Monday, February 24, 2014

Power plants for sale

If you have a spare billion dollars or two, Duke Energy is having a clearance sale on power plants.

Last week the nation's largest electric power holding company confirmed what had been said off the record for several months: that it is exiting the wholesale electricity market.

It seems the wholesale market is not nearly as lucrative as the retail market, and Duke would rather sell power it generates than generate electricity and sell it to other companies that provide it to homes and businesses.

If you look at the list of plants that Duke plans to sell its interest in, you'll find several of them are along the Ohio River -- Beckjord, Zimmer, Stuart, Killen and Hanging Rock, to name the ones I'm most familiar with.
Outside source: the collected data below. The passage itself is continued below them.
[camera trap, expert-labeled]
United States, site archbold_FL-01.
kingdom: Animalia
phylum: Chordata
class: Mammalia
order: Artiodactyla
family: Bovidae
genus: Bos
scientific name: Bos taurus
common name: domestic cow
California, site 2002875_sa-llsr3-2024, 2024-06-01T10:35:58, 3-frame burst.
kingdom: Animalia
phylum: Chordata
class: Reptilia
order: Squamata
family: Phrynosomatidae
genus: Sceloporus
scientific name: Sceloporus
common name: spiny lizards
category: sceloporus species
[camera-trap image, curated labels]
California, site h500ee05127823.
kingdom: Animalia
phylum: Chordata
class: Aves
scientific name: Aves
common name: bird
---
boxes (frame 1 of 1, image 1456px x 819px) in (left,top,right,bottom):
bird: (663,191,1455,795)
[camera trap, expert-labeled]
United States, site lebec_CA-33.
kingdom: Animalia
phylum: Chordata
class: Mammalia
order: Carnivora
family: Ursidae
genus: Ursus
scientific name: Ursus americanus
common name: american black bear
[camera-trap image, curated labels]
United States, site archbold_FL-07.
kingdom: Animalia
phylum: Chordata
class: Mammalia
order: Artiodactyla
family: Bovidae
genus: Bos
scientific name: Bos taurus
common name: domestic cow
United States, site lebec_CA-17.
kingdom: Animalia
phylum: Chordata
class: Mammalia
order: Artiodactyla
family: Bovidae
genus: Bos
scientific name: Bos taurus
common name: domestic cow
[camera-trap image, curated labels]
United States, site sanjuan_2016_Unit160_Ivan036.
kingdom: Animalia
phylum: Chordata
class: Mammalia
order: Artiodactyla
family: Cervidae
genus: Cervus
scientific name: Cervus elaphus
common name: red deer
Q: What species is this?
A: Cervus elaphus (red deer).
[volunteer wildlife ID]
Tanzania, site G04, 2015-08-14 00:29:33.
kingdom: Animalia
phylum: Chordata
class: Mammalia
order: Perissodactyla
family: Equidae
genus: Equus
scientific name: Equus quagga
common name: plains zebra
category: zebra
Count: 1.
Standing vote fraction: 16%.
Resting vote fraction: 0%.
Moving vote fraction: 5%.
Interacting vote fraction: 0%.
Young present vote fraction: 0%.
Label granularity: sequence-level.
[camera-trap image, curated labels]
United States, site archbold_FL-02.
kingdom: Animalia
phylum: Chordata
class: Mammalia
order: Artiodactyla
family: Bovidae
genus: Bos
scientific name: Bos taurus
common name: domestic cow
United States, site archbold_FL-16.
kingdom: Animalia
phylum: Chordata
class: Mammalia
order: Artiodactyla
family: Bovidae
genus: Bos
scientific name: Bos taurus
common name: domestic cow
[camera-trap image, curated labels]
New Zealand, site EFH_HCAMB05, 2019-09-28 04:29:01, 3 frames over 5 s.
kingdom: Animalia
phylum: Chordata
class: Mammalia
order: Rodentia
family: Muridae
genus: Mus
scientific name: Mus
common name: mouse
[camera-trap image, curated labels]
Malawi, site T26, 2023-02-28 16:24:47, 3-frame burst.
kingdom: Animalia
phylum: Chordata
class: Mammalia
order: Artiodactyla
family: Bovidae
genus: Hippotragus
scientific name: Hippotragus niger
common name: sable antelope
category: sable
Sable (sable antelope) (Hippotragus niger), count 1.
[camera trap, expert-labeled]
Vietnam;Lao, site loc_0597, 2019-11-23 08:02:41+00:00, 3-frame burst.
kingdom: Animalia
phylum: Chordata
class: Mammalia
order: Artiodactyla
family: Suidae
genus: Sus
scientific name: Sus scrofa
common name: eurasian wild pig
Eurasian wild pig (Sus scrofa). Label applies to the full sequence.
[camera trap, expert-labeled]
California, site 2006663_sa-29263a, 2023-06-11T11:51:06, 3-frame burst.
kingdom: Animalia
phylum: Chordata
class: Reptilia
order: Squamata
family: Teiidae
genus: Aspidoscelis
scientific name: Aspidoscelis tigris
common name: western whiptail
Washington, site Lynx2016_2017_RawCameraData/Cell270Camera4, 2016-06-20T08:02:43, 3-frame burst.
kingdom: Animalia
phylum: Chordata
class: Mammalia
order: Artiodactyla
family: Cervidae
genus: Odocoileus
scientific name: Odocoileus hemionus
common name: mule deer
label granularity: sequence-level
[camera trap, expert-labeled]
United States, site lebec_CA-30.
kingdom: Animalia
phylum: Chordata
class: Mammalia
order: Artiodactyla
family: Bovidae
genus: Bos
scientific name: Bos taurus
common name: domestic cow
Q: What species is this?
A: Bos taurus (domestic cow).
About half the generating capacity Duke wants to sell is coal-fired. The rest is natural gas.

Duke executives say the asking price is about half the plants' book value. So if you want to spend $2 billion to pick up $4 billion worth of generating assets, have at it.

But the wholesale market may not be the place to put your money now. Electricity demand is down from 2008, including the PJM Interconnection region that includes the area along most of the Ohio River. It's a tough business now.

Beyond that, who would want to buy coal-fired power plants that have ash ponds, ash piles or slurry landfills as part of the deal? Duke is having enough problems with the ash spill on the Dan River in North Carolina earlier this month. How would taking on such a potential liability be attractive to investors?


Duke executives say they expect to close on the sale of their merchant assets early next year.